Plus tard, c’est le même homme qui va décrire sa disparition de l’empereur Aztèque avec une concision surprenante.
« Il reçut un coup de pierre si violent qu’il mourut trois jours après. Je remis son cadavre à deux indiens nos prisonniers pour qu’ils le livrassent à ses sujets. J’ignore ce qu’ils en firent. »

Ces hiatus attirent toute notre attention. La complexité permanente des rapports qu’entretiennent les deux camps résulte certainement de cette fascination mutuelle favorisée par le cadre inouï où tout se déroule et si vite.

MONDIALISATION / GLOBALISATION (…)

On peut dire que la geste espagnole de l’époque raconte bien une première mondialisation.
La partie Espagnole et occidentale pose déjà, à cette occasion et dans notre histoire, les germes d’un arasement des croyances, d’une démythification des espaces, des êtres et des choses.
Le désenchantement du monde commence à s’imposer lors de la Conquête qui deviendra vite une affaire marchande.
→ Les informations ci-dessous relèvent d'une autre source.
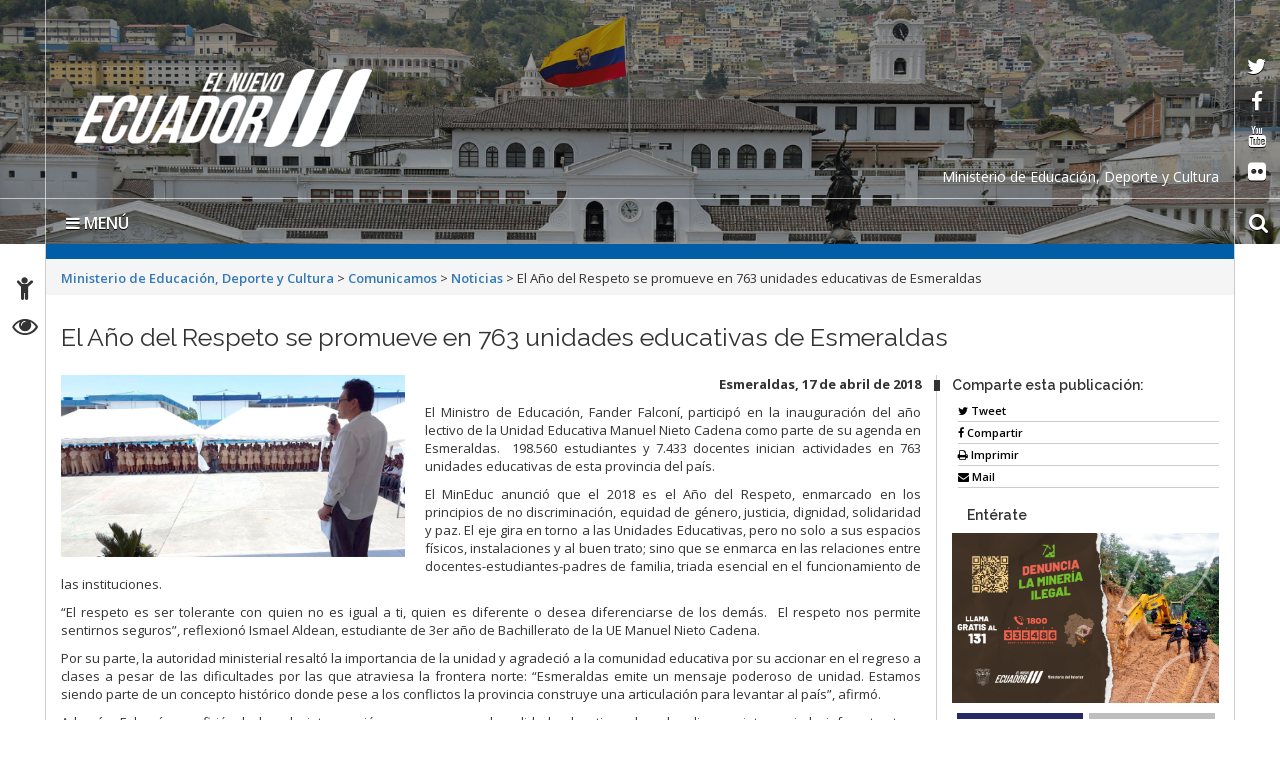

--- FILE ---
content_type: text/plain
request_url: https://www.google-analytics.com/j/collect?v=1&_v=j102&a=299576513&t=pageview&_s=1&dl=https%3A%2F%2Feducacion.gob.ec%2Fel-ano-del-respeto-se-promueve-en-763-unidades-educativas-de-esmeraldas%2F&ul=en-us%40posix&dt=El%20A%C3%B1o%20del%20Respeto%20se%20promueve%20en%20763%20unidades%20educativas%20de%20Esmeraldas%20%E2%80%93%20Ministerio%20de%20Educaci%C3%B3n%2C%20Deporte%20y%20Cultura&sr=1280x720&vp=1280x720&_u=IEBAAEABAAAAACAAI~&jid=347290255&gjid=770930769&cid=960718466.1769391854&tid=UA-92317082-1&_gid=1211411951.1769391854&_r=1&_slc=1&z=1694308945
body_size: -286
content:
2,cG-QMDVCTRBZ1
La victoire de Cortés et des Espagnols est suspecte et partielle. En effet, cette rencontre de nature exceptionnelle a eu lieu sous l’aune des enjeux économiques. Or bien qu’on voudrait nous les faire assimiler comme fins dernières, ces obsessions n’assouvissent jamais notre appétit d’exister ni n’apaisent la fréquentation interminable de nos ombres.

C’est en 1575,

cinquante-quatre ans après les faits, que le soldat Bernal Diaz del Castillo enverra à la cour d’Espagne le récit de ce qu’il a vu là-bas. Il avait alors quatre-vingt trois ans. Il serait né en 1492…avec le nouveau Monde sauf si ce revenant ne se révèle pas être… Cortés lui-même. Un transport ironique de toute cette Histoire vers des rivages décidément imaginaires.

C’est que les guerriers qui se battaient contre nous ne tuaient pas toute suite les soldats qu’ils enlevaient vivants. Ils se contentaient de leur porter des blessures assez graves pour qu’ils ne pussent pas se défendre, et après cela ils les emmenaient vivants afin de les sacrifier à leurs idoles. Avant de les tuer ils les obligeaient souvent à danser.
J’ai pris l’habitude de dire qu’on les enlevait.

La Conquête du Mexique se termine le 13 août 1521, il y a cinq cents ans. Elle se perpétue encore. Dans cette nuit, l’action est une intention qui n’a pas connue sa retenue.

Montezuma avait réuni toutes les variétés d’oiseaux qu’il collectionnait. Ce fut mon grand regret que je les détruisis et cela faisait encore beaucoup plus de peine aux Mexicains et aux habitants des bords de la lagune, car pas on ne pensait que nous puissions jamais arriver jusque là.